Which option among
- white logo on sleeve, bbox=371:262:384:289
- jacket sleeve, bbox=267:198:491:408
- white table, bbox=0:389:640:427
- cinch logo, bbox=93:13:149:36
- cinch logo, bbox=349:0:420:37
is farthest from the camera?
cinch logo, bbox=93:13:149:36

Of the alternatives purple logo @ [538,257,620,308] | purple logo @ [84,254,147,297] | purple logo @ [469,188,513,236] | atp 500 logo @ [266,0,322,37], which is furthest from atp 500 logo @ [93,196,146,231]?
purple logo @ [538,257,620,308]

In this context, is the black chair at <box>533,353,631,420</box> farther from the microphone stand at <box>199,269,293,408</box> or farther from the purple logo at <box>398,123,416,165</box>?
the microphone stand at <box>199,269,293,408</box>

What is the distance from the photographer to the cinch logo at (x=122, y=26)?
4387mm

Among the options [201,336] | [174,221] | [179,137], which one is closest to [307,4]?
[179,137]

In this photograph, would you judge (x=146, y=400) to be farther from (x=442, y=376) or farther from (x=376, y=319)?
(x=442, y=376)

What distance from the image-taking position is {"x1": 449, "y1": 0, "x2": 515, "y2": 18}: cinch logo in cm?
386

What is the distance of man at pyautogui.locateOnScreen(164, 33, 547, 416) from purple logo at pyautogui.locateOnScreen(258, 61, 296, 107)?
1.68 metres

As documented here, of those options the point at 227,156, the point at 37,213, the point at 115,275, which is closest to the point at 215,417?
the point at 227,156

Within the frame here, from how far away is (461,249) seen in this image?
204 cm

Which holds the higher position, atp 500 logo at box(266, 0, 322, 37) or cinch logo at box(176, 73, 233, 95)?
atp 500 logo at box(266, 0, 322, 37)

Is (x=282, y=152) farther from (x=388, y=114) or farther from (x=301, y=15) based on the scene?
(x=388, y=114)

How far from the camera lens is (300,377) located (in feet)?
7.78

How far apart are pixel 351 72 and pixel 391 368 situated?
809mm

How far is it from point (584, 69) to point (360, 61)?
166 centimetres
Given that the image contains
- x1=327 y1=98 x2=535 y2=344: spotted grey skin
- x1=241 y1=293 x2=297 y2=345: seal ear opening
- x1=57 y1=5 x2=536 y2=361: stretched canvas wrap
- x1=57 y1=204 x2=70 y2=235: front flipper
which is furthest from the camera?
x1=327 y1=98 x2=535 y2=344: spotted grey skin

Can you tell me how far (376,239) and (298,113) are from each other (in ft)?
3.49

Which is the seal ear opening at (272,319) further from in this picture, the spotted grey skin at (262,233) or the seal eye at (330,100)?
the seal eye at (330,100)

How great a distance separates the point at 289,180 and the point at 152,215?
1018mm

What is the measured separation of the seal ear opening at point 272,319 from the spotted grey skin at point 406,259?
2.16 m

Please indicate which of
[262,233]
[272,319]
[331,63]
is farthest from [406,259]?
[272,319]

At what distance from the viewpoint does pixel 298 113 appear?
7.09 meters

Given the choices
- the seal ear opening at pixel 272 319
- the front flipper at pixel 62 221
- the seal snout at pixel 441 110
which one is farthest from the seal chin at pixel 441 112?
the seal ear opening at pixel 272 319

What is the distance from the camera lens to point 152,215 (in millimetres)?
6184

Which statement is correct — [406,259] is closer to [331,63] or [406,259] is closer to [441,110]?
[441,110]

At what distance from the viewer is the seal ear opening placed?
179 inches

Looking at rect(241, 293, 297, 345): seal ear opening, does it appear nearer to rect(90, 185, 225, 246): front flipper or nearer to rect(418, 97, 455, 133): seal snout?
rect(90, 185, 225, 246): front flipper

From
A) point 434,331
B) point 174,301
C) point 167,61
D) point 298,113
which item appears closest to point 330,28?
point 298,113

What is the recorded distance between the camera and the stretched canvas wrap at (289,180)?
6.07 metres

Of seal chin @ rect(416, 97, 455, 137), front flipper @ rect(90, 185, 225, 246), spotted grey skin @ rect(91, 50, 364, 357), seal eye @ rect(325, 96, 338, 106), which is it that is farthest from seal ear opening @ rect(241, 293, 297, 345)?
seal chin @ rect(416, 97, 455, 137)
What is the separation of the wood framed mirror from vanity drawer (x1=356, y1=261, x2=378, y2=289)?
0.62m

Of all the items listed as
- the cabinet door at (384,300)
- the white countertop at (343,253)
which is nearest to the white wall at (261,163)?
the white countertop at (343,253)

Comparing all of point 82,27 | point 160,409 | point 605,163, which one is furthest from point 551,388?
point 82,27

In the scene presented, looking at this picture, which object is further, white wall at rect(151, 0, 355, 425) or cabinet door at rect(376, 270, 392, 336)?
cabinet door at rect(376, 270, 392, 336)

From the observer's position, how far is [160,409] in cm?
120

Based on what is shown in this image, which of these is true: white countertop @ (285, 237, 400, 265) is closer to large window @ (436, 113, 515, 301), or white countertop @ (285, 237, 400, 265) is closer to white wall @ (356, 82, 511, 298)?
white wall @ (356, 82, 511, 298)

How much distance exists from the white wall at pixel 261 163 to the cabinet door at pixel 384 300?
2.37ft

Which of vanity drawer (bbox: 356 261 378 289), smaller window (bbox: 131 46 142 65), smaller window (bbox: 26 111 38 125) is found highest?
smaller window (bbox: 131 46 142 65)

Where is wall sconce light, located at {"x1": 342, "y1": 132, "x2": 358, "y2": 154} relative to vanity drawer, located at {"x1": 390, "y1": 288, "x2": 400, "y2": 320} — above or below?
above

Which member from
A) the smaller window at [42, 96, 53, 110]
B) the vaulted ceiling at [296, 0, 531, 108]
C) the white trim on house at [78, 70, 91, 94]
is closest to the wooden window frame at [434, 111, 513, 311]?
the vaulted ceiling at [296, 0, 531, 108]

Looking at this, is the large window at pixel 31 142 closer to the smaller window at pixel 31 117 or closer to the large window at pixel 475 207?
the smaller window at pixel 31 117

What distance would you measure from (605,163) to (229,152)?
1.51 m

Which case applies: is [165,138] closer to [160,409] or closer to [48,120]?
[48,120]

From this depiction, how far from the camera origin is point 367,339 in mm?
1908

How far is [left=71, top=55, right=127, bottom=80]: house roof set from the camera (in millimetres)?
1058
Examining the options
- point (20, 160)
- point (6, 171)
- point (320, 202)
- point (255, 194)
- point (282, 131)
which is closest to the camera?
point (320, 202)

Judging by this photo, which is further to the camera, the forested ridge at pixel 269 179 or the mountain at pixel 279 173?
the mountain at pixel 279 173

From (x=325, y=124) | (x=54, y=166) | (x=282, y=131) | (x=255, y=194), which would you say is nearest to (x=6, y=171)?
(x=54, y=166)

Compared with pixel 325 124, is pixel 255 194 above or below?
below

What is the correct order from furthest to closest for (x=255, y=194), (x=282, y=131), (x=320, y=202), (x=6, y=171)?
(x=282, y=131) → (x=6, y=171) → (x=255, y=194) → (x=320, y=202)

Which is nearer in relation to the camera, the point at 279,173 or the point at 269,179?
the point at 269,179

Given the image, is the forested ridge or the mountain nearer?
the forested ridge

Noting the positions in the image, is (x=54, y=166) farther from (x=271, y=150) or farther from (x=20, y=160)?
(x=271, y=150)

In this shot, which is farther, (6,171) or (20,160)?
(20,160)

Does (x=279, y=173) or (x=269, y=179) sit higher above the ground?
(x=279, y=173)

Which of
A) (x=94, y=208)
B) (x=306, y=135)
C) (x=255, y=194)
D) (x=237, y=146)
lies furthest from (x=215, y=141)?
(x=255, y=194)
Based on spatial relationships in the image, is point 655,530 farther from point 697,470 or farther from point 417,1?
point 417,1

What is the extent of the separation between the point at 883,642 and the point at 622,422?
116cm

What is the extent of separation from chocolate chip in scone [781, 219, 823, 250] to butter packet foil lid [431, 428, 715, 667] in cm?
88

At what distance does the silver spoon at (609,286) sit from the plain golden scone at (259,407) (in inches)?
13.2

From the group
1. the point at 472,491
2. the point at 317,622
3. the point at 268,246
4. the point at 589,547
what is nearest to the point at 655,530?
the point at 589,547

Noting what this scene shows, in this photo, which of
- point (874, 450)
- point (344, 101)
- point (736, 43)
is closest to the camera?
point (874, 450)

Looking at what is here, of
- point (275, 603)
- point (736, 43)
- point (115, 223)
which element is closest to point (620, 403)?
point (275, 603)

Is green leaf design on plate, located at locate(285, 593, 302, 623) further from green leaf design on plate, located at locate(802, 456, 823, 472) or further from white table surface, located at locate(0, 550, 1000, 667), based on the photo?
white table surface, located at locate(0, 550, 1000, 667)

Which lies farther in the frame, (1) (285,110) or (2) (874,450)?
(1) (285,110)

————————

Reproduce the entries word for word, starting with the line that contains "What is the extent of the" and going on through the last line of the entries.

What is the extent of the separation between the point at 883,642 and the point at 622,422?
116cm

What is the extent of separation from chocolate chip in scone [781, 219, 823, 250] to butter packet foil lid [431, 428, 715, 667] in cm?
88

At what distance does the silver spoon at (609,286) sit from the plain golden scone at (259,407) (in inches)?
13.2

From the group
1. the point at 472,491
2. the point at 317,622
3. the point at 268,246
4. the point at 589,547
what is nearest to the point at 655,530?
the point at 589,547

Noting what this scene shows, in this photo, which of
- point (874, 450)
- point (344, 101)
- point (736, 43)
is closest to the camera?
point (874, 450)

Looking at what is here, of
- point (275, 603)
- point (736, 43)
- point (115, 223)
which element is closest to point (620, 403)?
point (275, 603)

Is green leaf design on plate, located at locate(285, 593, 302, 623) further from green leaf design on plate, located at locate(802, 456, 823, 472) or further from white table surface, located at locate(0, 550, 1000, 667), based on the photo?
white table surface, located at locate(0, 550, 1000, 667)

Which lies farther in the frame, (1) (285,110) or (2) (874,450)?
(1) (285,110)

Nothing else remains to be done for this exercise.